Cet appel au calme a été entendu dans les heures qui ont suivi. Aucun incident n'a été signalé dans le secteur au cours de la nuit. Les élus locaux et les associations de la ville ont également exprimé leurs condoléances à la famille de la victime, tout en soulignant l'importance de respecter le travail d'enquête en cours. La zone du drame a été sécurisée et des éléments de signalisation ont été mis en place pour préserver les indices utiles à l'enquête judiciaire.
Cette tragédie survient dans un contexte de débat national récurrent sur les conditions d'intervention des forces de l'ordre lors des courses-poursuites et sur le risque que font peser ces interventions sur les usagers de la voie publique non impliqués dans les faits. En France, plusieurs accidents mortels impliquant des véhicules de police en intervention ont alimenté ce débat au cours des dernières années, soulevant des questions sur les procédures d'engagement des sirènes et gyrophares, la vitesse maximale autorisée et la responsabilité pénale des agents.

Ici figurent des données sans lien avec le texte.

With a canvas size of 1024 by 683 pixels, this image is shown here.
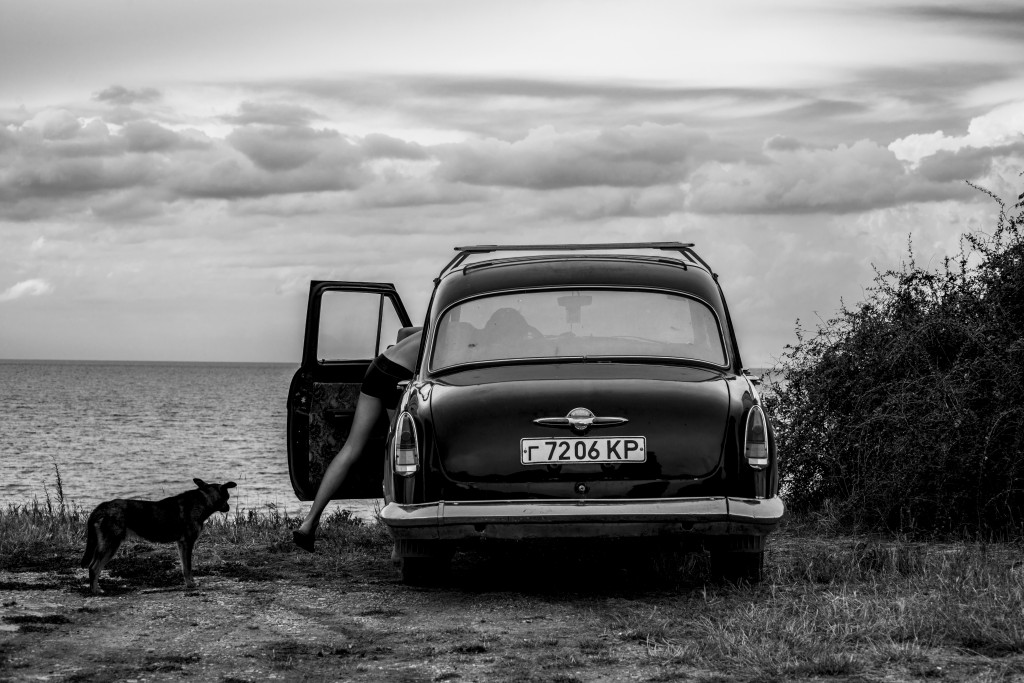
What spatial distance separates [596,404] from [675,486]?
0.60m

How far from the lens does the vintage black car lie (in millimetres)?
6070

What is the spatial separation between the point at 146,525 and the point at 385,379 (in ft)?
5.79

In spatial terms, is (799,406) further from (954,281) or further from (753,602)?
(753,602)

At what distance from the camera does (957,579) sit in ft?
20.9

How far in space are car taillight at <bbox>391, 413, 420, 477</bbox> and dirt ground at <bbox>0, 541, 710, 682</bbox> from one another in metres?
0.77

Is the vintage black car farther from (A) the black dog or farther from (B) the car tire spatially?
(A) the black dog

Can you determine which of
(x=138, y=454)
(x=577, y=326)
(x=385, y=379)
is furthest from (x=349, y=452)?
(x=138, y=454)

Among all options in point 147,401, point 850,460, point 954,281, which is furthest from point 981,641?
point 147,401

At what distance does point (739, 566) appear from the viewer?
6.62 metres

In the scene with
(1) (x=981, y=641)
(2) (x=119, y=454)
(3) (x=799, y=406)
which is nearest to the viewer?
(1) (x=981, y=641)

L'IGPN chargée de l'enquête, le parquet de Versailles ouvre une information
La saisine de l'IGPN, la « police des polices », est automatique dans ce type de cas lorsqu'un décès est lié à une intervention des forces de l'ordre. Cette instance indépendante est chargée de reconstituer avec précision le déroulement des faits : la vitesse du véhicule de police, les conditions dans lesquelles la sirène et le gyrophare étaient activés, la visibilité sur le passage piéton, et les éventuelles responsabilités des agents impliqués. Les conclusions de l'IGPN seront transmises au parquet, qui décidera des suites à donner.
De son côté, le parquet de Versailles, compétent sur la commune de Sartrouville qui dépend des Yvelines, a ouvert une enquête pour homicide involontaire. Cette qualification pénale, qui peut conduire à des poursuites judiciaires si les investigations révèlent une faute caractérisée, est standard dans les accidents mortels de la circulation impliquant une responsabilité humaine. Les proches de la victime ont été informés de l'ouverture de cette procédure et pourront se constituer partie civile à mesure que l'enquête avancera.

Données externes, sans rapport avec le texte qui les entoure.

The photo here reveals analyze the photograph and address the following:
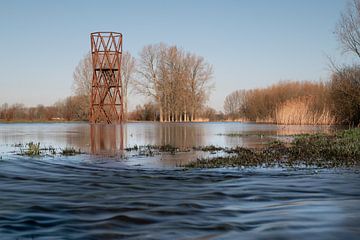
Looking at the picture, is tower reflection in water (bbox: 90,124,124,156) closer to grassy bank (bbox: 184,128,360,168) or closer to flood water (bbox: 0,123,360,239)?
flood water (bbox: 0,123,360,239)

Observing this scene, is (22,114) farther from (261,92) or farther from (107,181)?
(107,181)

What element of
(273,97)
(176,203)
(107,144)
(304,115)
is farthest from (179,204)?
→ (273,97)

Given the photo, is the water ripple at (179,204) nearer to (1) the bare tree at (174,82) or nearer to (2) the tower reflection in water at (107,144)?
(2) the tower reflection in water at (107,144)

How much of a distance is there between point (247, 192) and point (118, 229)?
86.5 inches

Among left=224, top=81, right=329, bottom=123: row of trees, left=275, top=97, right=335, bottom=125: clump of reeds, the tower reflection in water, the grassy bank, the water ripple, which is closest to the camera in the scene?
the water ripple

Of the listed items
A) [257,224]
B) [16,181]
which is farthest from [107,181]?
[257,224]

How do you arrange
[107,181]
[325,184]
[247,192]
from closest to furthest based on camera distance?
[247,192] < [325,184] < [107,181]

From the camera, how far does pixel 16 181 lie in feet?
21.6

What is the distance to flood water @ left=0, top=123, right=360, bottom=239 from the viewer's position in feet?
12.0

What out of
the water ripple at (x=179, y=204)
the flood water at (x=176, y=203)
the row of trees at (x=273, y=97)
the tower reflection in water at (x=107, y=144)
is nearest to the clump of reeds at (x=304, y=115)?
the row of trees at (x=273, y=97)

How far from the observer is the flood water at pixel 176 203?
365 centimetres

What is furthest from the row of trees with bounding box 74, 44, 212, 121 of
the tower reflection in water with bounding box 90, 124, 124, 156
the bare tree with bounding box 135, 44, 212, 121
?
the tower reflection in water with bounding box 90, 124, 124, 156

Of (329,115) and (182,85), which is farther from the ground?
(182,85)

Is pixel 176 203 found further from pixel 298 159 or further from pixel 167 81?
pixel 167 81
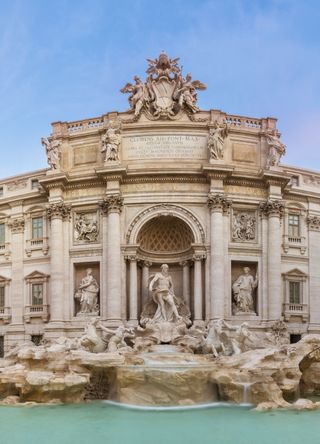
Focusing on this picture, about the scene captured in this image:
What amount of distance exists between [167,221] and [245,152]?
5603 mm

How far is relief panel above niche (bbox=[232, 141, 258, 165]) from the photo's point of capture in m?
30.1

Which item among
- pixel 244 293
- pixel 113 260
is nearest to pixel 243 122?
pixel 244 293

L'affaire met en lumière une fois de plus les tensions qui peuvent surgir lorsque les interventions d'urgence des forces de l'ordre se déroulent en milieu urbain densément peuplé. La question de la sécurité des riverains et des piétons lors des courses-poursuites nocturnes fait régulièrement l'objet de débats au sein des syndicats de police, des associations de défense des droits et des institutions judiciaires. Dans ce dossier, la justice dispose désormais de tous les éléments nécessaires pour établir les responsabilités et, le cas échéant, répondre à la douleur d'une famille endeuillée.